Objective: To establish a technique for performing isolated lung perfusion (ILP) under video-assisted thoracic surgery (VATS) to treat unresectable lung malignancies.
Methods: Under fluoroscopic and thoracoscopic guidance, five canine left lungs were isolated by means of an endovascular technique comprising pulmonary artery cannulation through the right femoral vein and pulmonary vein cannulation through the left auricular appendage (VATS-ILP). ILP was performed for 20 min at a flow rate of 30 ml/min with a high-dose cisplatin solution (50 microg/ml). Toxicity and pharmacokinetics of VATS-ILP were compared with those of conventional ILP performed in five additional lungs.

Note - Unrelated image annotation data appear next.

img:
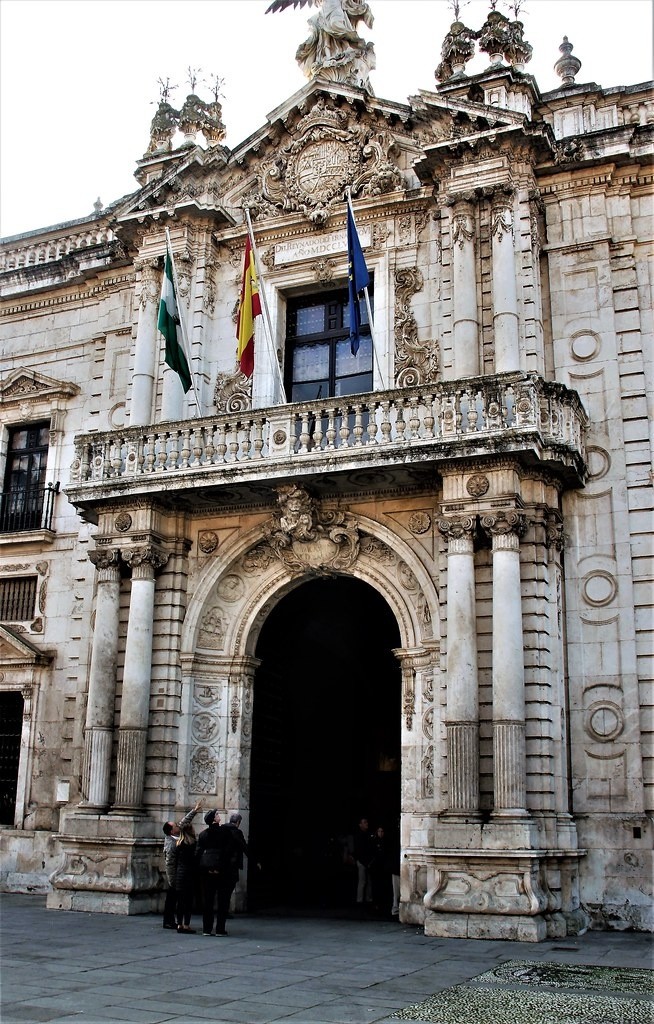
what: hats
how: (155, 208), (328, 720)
(204, 808), (217, 825)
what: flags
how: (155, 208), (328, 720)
(347, 202), (369, 358)
(236, 234), (262, 380)
(158, 246), (192, 394)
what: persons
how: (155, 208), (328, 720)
(307, 0), (360, 57)
(163, 805), (261, 937)
(350, 818), (399, 916)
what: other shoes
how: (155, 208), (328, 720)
(203, 933), (211, 936)
(216, 931), (228, 936)
(163, 924), (178, 929)
(177, 928), (196, 934)
(392, 907), (399, 915)
(226, 913), (234, 919)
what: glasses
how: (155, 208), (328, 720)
(174, 822), (180, 828)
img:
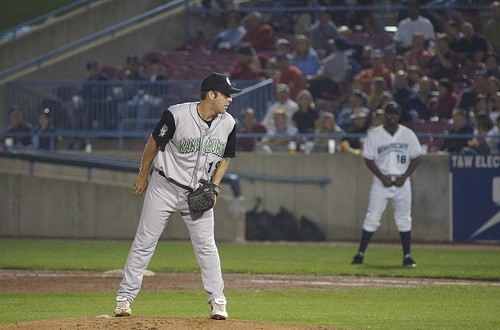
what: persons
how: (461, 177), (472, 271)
(351, 102), (422, 267)
(0, 0), (500, 154)
(115, 72), (242, 320)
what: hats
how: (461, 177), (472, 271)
(277, 84), (289, 94)
(346, 90), (369, 101)
(434, 32), (452, 45)
(200, 71), (241, 97)
(385, 102), (400, 113)
(370, 48), (385, 60)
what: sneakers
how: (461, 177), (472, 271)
(208, 298), (228, 320)
(114, 296), (131, 316)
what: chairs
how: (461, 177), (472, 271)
(105, 37), (269, 99)
(356, 30), (465, 146)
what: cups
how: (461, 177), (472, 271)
(328, 139), (335, 153)
(288, 141), (296, 153)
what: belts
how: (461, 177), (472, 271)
(158, 170), (193, 193)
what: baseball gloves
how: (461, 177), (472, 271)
(187, 186), (218, 214)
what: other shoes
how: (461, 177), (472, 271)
(403, 257), (416, 267)
(353, 255), (362, 265)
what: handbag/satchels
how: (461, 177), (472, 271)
(298, 217), (324, 241)
(244, 198), (271, 241)
(271, 206), (296, 240)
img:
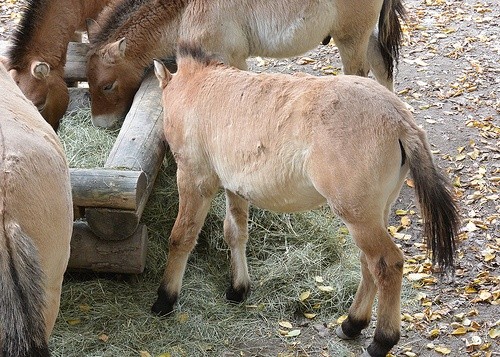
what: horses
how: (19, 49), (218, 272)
(6, 0), (115, 134)
(0, 59), (73, 357)
(152, 42), (462, 357)
(86, 0), (409, 128)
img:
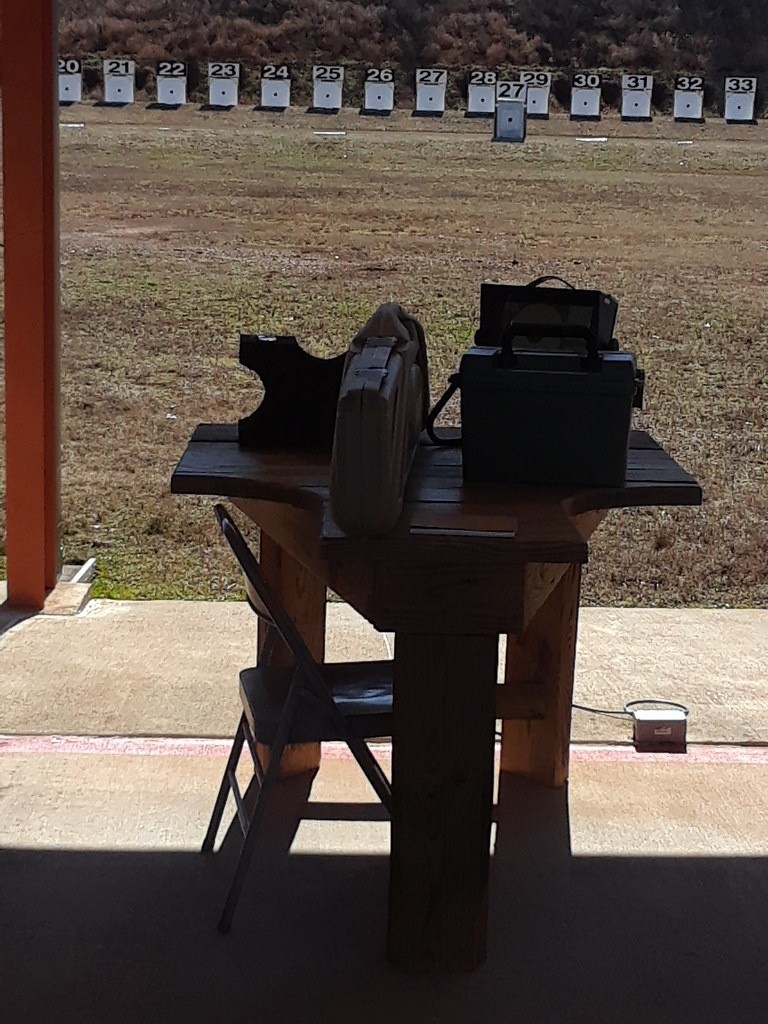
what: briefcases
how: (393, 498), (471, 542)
(328, 301), (431, 540)
(459, 320), (645, 489)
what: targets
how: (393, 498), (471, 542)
(158, 76), (186, 107)
(725, 91), (755, 120)
(497, 106), (526, 141)
(310, 80), (344, 110)
(262, 79), (290, 109)
(570, 88), (600, 116)
(364, 81), (394, 112)
(522, 85), (550, 116)
(102, 75), (135, 104)
(416, 84), (444, 113)
(57, 74), (84, 103)
(623, 88), (651, 120)
(467, 84), (495, 115)
(672, 90), (703, 120)
(209, 78), (239, 108)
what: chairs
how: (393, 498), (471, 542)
(196, 505), (393, 936)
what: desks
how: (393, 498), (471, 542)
(170, 424), (703, 978)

Results: VATS-ILP was performed safely without adverse reaction. Both VATS-ILP and conventional ILP delivered a high dose of cisplatin to the treated lung (total platinum concentration: 48+/-17 microg/g tissue for VATS-ILP vs. 51+/-19 microg/g tissue for conventional ILP, P>0.1) without significant systemic leakage (total platinum concentration: 0.4+/-0.1 microg/ml plasma vs. 0.5+/-0.2 microg/ml plasma, P>0.1). In addition, no significant differences were observed between the groups in the serum lactate dehydrogenase level, serum angiotensin-converting enzyme level, body weight change, or mid-term histological change following ILP. A significantly smaller thoracotomy was used for VATS-ILP than for conventional ILP (4.7+/-0.4 cm for VATS-ILP vs. 12+/-0.7 cm for conventional ILP, P<0.001) because VATS-ILP required neither arteriotomy nor venotomy.
Conclusions: We established a canine VATS-ILP model that showed pharmacokinetic potential similar to that of conventional ILP. A clinical trial of VATS-ILP with cytotoxic drugs is warranted.